A chi opera per la salute competono alcuni compiti specifici:

contribuire alla descrizione quantitativa degli effetti diretti e indiretti della guerra sulla salute;

approfondire le relazioni complesse che legano la guerra ad altri eventi, a loro volta fattori di rischio per la salute, quali migrazioni, carestie, alterazioni degli ecosistemi;

elaborare strategie di prevenzione e di mitigazione dei danni alla salute prodotti dall’insieme di fattori che precedono e seguono i conflitti;

informare e responsabilizzare la popolazione e i decisori sulle strategie di contrasto più efficaci.
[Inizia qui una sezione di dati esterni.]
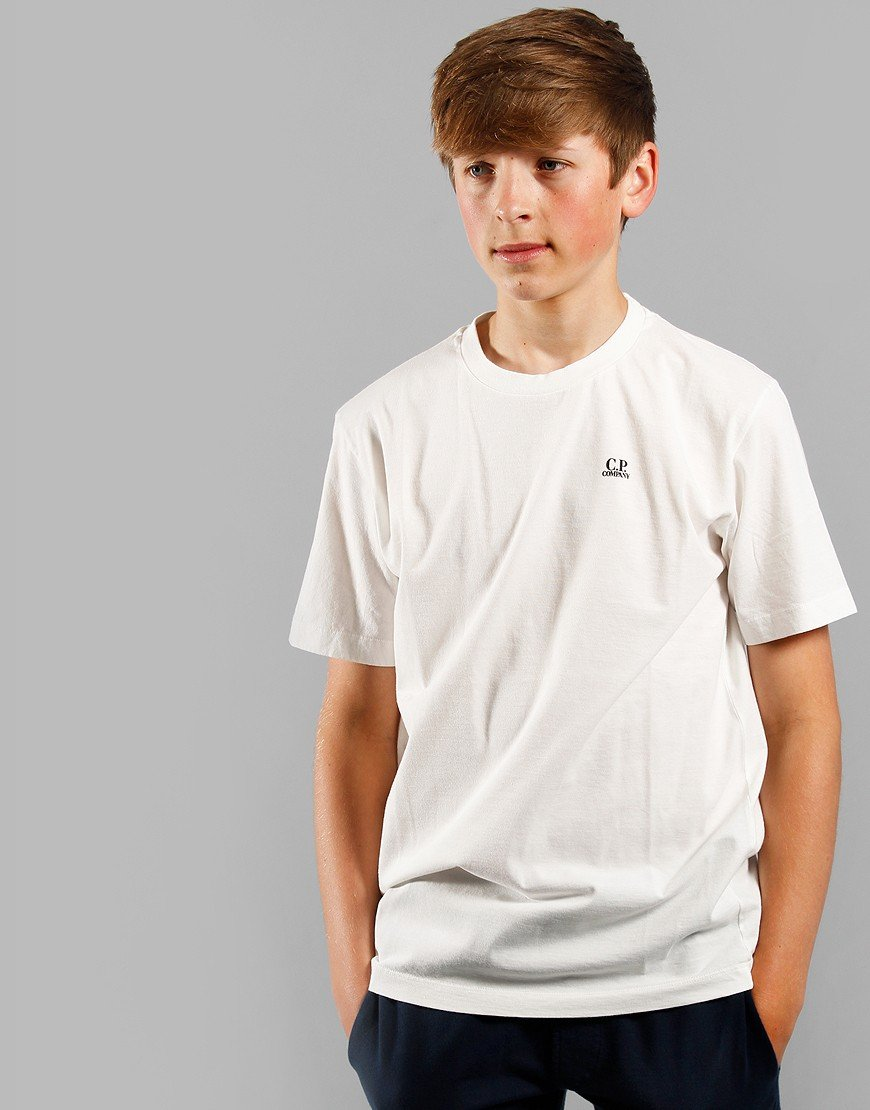 C.P. Company Kids Small Logo T-Shirt Gauze White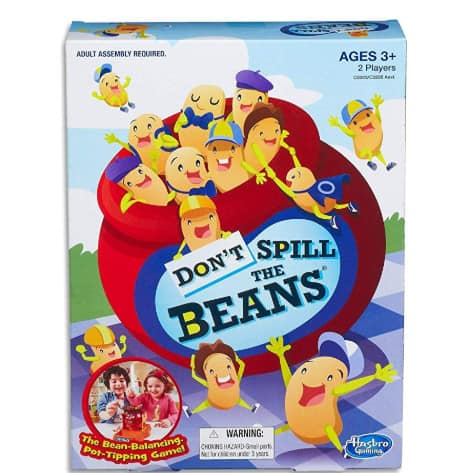 Up to 60% off Hasbro Games - Don't Spill The Beans Game Now .99 (Was .99)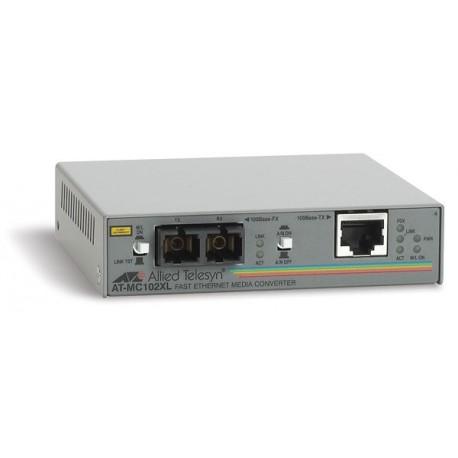 Allied Telesis AT-MC102XL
Le associazioni firmatarie della dichiarazione si impegnano a proseguire nel lavoro su questi temi e in questi ambiti, in adempienza dei propri doveri etici e deontologici.




Bibliografia

1. Costituzione italiana, art. 11. https://lc.cx/FkY-PD

2. United Nations Charter, vd. Preambolo e art. 51. https://lc.cx/qavZFZ

3. WHO. The 1st International Conference on Health Promotion, Ottawa, 1986. https://lc.cx/DJKn19

4. Abbasi K, Ali P, Barbour V, et al. Reducing the risks of nuclear war. The role of health professionals. JAMA 2023; 330: 601-2.